● **掲載文**:
- - - - - - -

今日のことあれこれと・・・

記念日や行事・歴史・人物など気の向くままに書いているだけですので、内容についての批難、中傷だけはご容赦ください。

喜劇王、エノケンの誕生日

2005-10-11 | 人物
今日(10月11日)は 、「喜劇王、エノケンの誕生日」。
今日は、大正から昭和初期にかけて下町浅草から有楽町日劇に至るレビュー式喜劇で一世を風靡した喜劇王、エノケンの生まれた日。【1904(明治37)年10月11日生~1970(昭和45)年1月7日没。】東京生まれ。1929(昭和4)年、浅草の「カジノフォーリー」に参加。小さな体でスピーディーな動きとアドリブのギャグ、愛敬のある表情でたちまち一座の人気者となり、この頃よりエノケンの愛称で親しまれた。
 1932(昭和7)年に、エノケン一座を結成、1934(昭和9)年にはPCL(現東宝)と契約、映画「青春酔虎伝」に初出演して一躍人気スターとなる。以後「ちゃっきり金太」「法界坊」「猿飛佐助」「孫悟空」などに主演、一世を風靡し、舞台へも進出して、喜劇界の中心人物となった。戦後、映画、有楽座や帝劇でのミュージカルなど多方面で活躍。1962(昭和37)年には脱疽のため右足を切断したが、義足をつけて見事に再起した。1968(昭和43)年まで日本喜劇人協会会長をつとめた。
昨年は、エノケン生誕100周年の歳に当たっていたので、あちこちで、記念行事が行われていた。又、NHKの衛星第2TVでも、エノケン特集があり、「エノケンのチャッキリ金太」「エノケンの近藤勇」「エノケンの孫悟空」「エノケンの法界坊」「エノケンの怪盗伝 石川五右衛門」が放映された。このうち、「エノケンのチャッキリ金太」と「エノケンの孫悟空」は、前に、NHKで、放送された時にビデオにも撮り、見ていたが、面白かったので、又、後日見ようと録画もし直しておいた。時代劇のチャッキリ金太も面白かったが、なんと言っても、「エノケンの孫悟空」が面白かった。
太平洋戦争の始まる直前の1940(昭和15)年に公開された作品であるが、そんな時局の暗さなど微塵も感じさせない、明るく、そして、スピード感とモダンさを併せもったミュージカルコメディの傑作である。エノケンの孫悟空が、如意棒を振って「イー、リャン、サン」と呪文を唱えると、パッと飛行機やマシンガンが出てくるなど、時代考証はメチャクチャの何でもアリである。しかも、ホウレン草の缶詰を食べると例のポパイのテーマが鳴り響いて力が湧いてきたり、三蔵法師一行が「星に願いを」の歌にのって案内されたのは、ディズニーの「白雪姫」や「眠れる森の美女」をイメージした妖精の国だったりとパロディ感覚も抜群。この映画は、エノケンの孫悟空が金斗雲ならぬ飛行機に乗って、八戒、沙悟浄と歌いながら飛び回るミュージカル・シーンや、金角・銀角の巣窟が科学的なメカニズムを持った要塞になっているというSF仕立てなど、あの円谷英二の第一作となる特撮コメディ大作でもある。

- - - - - - -

(場面の空間配置についての質問)
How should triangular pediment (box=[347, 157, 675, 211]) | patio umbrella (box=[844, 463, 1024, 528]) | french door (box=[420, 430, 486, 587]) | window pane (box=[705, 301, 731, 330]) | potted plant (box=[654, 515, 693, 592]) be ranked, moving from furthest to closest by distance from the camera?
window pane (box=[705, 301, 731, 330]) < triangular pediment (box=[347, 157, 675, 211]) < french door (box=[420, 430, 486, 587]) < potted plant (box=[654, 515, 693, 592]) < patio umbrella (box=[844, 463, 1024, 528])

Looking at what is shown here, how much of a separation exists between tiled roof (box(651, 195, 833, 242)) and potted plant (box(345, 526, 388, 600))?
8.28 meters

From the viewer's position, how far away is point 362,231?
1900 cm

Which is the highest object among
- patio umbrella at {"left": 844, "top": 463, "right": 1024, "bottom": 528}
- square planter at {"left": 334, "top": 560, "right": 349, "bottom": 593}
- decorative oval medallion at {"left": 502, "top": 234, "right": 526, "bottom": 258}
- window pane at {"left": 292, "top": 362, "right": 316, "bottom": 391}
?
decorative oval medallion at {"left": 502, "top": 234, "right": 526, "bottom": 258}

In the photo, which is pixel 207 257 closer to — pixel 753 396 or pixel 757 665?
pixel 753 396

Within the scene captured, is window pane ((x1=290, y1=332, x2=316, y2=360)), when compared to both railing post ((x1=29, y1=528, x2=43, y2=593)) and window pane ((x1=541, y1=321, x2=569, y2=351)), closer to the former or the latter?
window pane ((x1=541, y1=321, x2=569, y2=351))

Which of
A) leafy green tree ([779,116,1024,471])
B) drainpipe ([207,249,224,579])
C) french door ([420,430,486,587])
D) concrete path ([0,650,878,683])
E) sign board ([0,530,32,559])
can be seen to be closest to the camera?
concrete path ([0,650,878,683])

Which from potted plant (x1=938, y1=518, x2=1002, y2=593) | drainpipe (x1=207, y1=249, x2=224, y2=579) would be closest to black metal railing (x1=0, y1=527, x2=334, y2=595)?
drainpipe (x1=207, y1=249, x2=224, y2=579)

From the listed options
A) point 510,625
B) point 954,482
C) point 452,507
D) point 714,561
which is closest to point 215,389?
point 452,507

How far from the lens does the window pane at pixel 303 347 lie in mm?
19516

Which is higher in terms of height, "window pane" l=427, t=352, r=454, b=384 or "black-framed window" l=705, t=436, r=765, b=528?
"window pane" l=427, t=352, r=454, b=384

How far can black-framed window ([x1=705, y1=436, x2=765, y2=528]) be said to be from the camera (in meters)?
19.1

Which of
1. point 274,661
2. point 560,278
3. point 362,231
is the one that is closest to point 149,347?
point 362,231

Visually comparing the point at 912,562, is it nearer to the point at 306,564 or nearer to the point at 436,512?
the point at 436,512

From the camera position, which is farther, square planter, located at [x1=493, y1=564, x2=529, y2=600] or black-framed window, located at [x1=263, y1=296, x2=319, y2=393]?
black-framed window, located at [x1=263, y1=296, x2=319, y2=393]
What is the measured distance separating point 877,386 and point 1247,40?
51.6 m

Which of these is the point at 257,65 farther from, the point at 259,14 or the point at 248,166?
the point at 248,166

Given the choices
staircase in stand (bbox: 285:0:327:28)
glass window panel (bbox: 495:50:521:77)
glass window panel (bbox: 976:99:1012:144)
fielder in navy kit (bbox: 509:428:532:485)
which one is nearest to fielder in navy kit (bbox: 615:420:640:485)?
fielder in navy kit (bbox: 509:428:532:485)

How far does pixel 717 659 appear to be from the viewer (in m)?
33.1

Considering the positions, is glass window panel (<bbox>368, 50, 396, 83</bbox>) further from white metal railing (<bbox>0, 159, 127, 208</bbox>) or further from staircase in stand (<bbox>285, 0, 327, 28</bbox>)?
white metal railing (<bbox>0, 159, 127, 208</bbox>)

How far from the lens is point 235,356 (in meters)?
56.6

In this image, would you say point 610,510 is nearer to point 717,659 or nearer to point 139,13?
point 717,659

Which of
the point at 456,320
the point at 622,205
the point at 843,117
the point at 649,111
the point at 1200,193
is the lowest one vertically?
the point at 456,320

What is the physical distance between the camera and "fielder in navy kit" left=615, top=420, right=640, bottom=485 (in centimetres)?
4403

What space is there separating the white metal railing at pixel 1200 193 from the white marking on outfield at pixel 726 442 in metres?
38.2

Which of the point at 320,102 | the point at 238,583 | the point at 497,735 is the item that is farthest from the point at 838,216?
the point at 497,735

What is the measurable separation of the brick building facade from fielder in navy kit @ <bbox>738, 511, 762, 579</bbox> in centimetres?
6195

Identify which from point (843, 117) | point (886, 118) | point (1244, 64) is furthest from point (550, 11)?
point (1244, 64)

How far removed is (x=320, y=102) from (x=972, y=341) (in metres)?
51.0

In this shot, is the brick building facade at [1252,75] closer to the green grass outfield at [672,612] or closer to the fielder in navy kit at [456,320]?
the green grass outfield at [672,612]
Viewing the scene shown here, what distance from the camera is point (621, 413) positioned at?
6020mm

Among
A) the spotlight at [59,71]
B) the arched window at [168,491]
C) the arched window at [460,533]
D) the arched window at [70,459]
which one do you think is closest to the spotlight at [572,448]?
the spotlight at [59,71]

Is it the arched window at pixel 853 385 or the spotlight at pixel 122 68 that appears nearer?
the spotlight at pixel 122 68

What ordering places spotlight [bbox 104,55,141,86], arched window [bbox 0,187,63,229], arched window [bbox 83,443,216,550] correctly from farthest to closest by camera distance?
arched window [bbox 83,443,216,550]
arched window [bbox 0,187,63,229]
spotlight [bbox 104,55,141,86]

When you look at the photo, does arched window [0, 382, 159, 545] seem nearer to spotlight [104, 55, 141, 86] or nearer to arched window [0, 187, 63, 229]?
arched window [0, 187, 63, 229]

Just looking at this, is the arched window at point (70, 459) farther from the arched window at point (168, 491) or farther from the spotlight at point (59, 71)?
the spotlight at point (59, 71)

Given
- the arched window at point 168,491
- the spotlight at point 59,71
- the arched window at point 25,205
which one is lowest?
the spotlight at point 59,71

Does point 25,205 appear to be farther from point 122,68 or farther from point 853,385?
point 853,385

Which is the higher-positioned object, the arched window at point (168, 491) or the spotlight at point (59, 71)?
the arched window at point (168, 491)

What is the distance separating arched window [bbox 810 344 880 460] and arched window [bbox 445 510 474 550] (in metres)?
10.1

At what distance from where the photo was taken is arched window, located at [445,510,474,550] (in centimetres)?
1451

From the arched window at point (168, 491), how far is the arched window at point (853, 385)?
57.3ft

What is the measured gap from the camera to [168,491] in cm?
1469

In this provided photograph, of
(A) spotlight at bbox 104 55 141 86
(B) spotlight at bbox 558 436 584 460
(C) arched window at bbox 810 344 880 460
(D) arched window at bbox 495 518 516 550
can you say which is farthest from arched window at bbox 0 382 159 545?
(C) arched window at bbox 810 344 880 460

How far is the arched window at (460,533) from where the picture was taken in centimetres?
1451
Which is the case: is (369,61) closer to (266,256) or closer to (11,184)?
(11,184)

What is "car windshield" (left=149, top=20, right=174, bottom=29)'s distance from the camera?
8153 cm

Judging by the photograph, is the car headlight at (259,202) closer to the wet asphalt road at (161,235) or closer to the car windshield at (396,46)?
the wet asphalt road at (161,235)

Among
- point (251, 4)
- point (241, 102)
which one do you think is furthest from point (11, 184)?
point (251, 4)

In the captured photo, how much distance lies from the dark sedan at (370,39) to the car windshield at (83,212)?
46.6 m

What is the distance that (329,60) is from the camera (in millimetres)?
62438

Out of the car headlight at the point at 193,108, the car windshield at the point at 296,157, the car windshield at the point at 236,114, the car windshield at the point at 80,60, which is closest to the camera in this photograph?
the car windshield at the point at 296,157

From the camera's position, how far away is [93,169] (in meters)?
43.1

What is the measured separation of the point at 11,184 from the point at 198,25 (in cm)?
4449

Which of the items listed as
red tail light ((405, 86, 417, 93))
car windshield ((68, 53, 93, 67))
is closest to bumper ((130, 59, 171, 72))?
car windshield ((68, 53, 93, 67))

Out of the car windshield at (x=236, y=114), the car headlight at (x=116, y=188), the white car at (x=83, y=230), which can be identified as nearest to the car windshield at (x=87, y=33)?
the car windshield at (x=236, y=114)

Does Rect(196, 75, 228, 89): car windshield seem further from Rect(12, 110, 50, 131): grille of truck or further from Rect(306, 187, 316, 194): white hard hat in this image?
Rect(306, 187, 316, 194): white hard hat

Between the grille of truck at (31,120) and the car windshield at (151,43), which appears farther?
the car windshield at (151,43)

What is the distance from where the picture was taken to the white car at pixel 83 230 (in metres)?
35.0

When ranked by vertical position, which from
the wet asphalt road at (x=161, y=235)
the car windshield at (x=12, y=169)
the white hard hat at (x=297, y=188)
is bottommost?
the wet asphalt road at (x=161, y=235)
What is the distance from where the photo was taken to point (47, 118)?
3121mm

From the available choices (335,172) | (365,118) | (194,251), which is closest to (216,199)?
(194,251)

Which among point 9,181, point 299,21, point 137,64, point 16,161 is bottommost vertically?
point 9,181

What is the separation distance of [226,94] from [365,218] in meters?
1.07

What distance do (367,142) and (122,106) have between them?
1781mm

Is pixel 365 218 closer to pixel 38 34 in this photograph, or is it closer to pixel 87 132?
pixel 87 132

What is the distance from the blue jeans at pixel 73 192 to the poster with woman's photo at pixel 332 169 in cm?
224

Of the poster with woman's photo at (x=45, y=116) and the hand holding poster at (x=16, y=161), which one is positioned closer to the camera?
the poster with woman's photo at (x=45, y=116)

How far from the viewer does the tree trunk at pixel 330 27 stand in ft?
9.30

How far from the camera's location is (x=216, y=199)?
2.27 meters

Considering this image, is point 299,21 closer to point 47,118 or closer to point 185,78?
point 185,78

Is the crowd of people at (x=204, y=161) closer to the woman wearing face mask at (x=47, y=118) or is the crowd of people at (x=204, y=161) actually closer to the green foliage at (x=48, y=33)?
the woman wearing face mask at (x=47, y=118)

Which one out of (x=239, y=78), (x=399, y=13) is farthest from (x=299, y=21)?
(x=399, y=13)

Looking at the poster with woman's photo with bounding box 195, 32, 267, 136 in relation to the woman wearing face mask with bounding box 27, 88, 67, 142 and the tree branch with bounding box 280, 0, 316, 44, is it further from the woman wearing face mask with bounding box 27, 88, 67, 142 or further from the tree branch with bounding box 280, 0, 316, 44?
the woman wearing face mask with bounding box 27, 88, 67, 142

- - - - - - -

● **取り組む課題**:
**a)** エノケンの記事で、NHKの衛星第2TVのエノケン特集で放映されたと書かれている作品名をすべて挙げてください。
**b)** エノケンの記事をもとに、次の問いに答えてください。
(i) 1932(昭和7)年にエノケンが結成したものは何か。
(ii) 1962(昭和37)年にエノケンが右足を切断した原因は何か。
(iii) 「エノケンの孫悟空」が公開されたのは何年か。

● **解答一覧**:
**a)**
「エノケンのチャッキリ金太」
「エノケンの近藤勇」
「エノケンの孫悟空」
「エノケンの法界坊」
「エノケンの怪盗伝 石川五右衛門」

**b)**
(i) エノケン一座
(ii) 脱疽
(iii) 1940(昭和15)年